Instruction:
Write the next part of the recap of the Billions episode "Chickentown," starting right after its last sentence.

Document segment:
· · · ·

War Isn’t Over
by Sarene Leeds | Vulture | March 31, 2019
Grab a bucket of fried chicken, unwrap a Reggie bar, and let’s dig in to this feast of an episode.
Up until now, Chuck and Axe’s alliance was dubious at best, amorphous at worst. Their interactions were minimal enough that I didn’t see the need to delve into them just yet. But this is Billions, after all, so I suspected there was a method to the madness — and, oh, was there ever. In the final minutes of “Chickentown,” Chuck, solidifying his position as a submissive in both his personal and professional lives, indebts himself to Axe in a way I doubt he’ll ever be able to repay.
Any Billions fan knows that Chuck’s reputation as a prosecutorial champion is all smoke and mirrors. Do a little digging (as Bryan Connerty has been), and underneath is a man who sells out the vulnerable to protect his daddy’s rich friends. Chuck spends the episode trying to quash an article that will blow the whistle on his career hypocrisy, and ultimately fails in his mission, because he forgot once again that Kate Sacher (Condola Rashad) is a political animal. His bid for state attorney general appears to be over before it’s begun: No amount of crooning from Michael Bolton — whom Charles Senior hired to perform at his son’s glad-handing event — will help your campaign when no one wants their picture taken with you.
If politics is a dirty game, then Chuck is about to soil himself with, ironically, his sudsiest next move: In the shadows of his office, in hushed tones (we get it, Billions, you like overstated drama), he promises the favor equivalent of a blank check if Axe not only funds his campaign, but also drains his opponent’s resources.

· · · ·

Dataset excerpt:
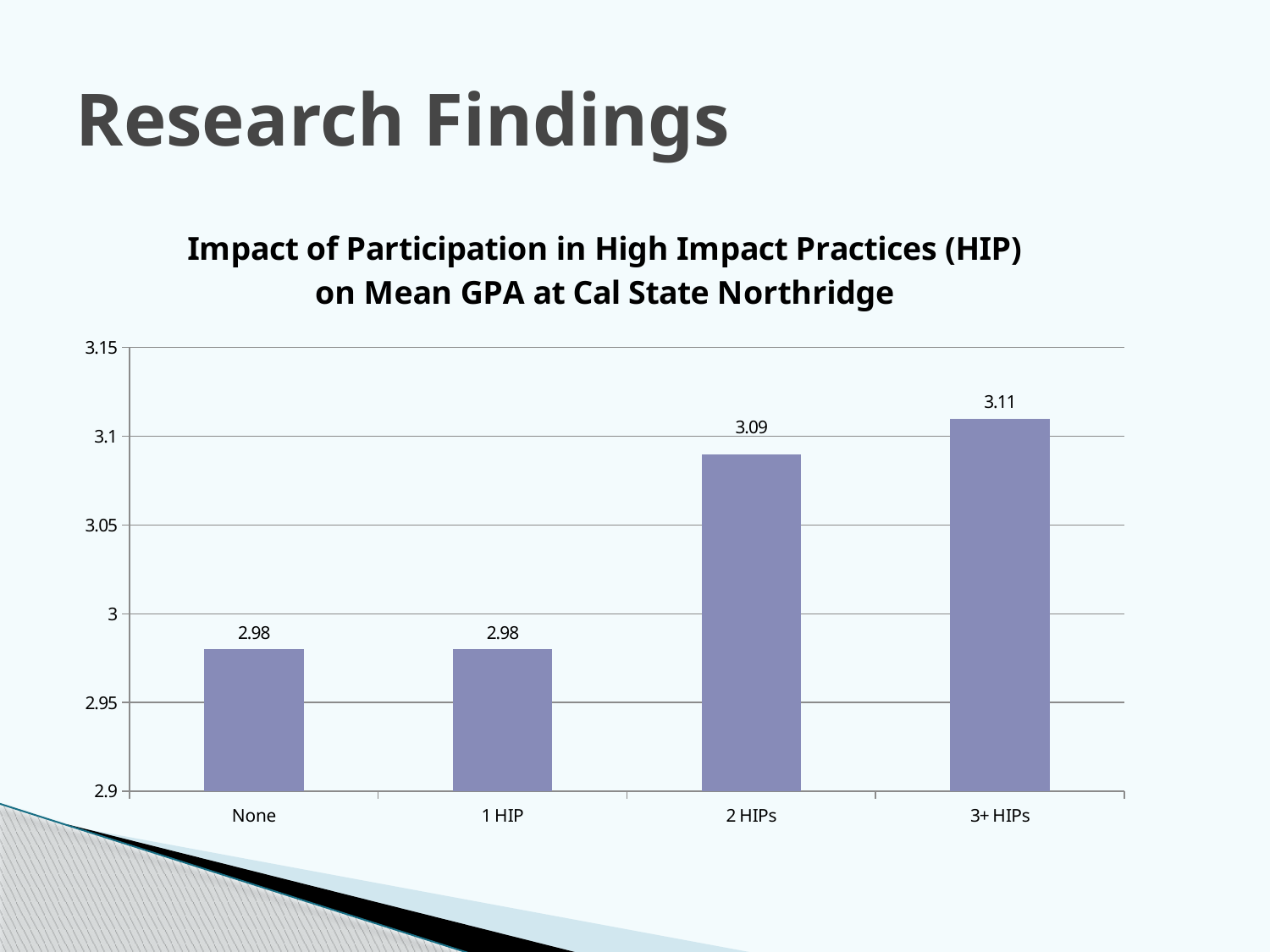
Which category has the highest mean GPA? 3+ HIPs What is the mean GPA for students with 2 HIPs? 3.09 Which is larger, the mean GPA for 2 HIPs or for 1 HIP? 2 HIPs What is the title of the chart? Impact of Participation in High Impact Practices (HIP) on Mean GPA at Cal State Northridge Is the mean GPA for 2 HIPs greater or less than 3.05? greater What is the mean GPA for students with 3+ HIPs? 3.11 Is the mean GPA for 1 HIP greater or less than 3? less What kind of chart is shown on the slide? Bar chart What is the difference in mean GPA between 2 HIPs and 1 HIP? 0.11 What is the difference in mean GPA between 3+ HIPs and None? 0.13 What is the mean GPA for students with no HIP participation (None)? 2.98 How many categories are shown on the x axis? 4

· · · ·

Answer box:
There is no way this partnership is going to end well for Chuck. Axe agrees to his request, but the billionaire is shrewdly holding back on naming his price until they’re on “the other side of the war.” Remember how Chuck got his jollies this episode by snapping a rubber band against his thigh? (Paul Giamatti does all his own stunts on the show.) Well, I got the same rush from Axe’s nonresponse. Whatever he wants, it’s not good — and what’s bad for Chuck is good for me.
(Who here thinks it has to do with Wendy?)
Shockingly (no, not really), that isn’t Axe’s only shady meeting of the night. Right before he positions himself as the dominant in his alliance with Chuck, Axe has his first face-to-face of the season with his even thornier adversary, Taylor. Billions is never a show to shy away from a good nocturnal setting to raise the intimidation factor — this one has the two of them standing at the water’s edge — but after yet another episode spent outsmarting each other, Taylor is waving a white flag.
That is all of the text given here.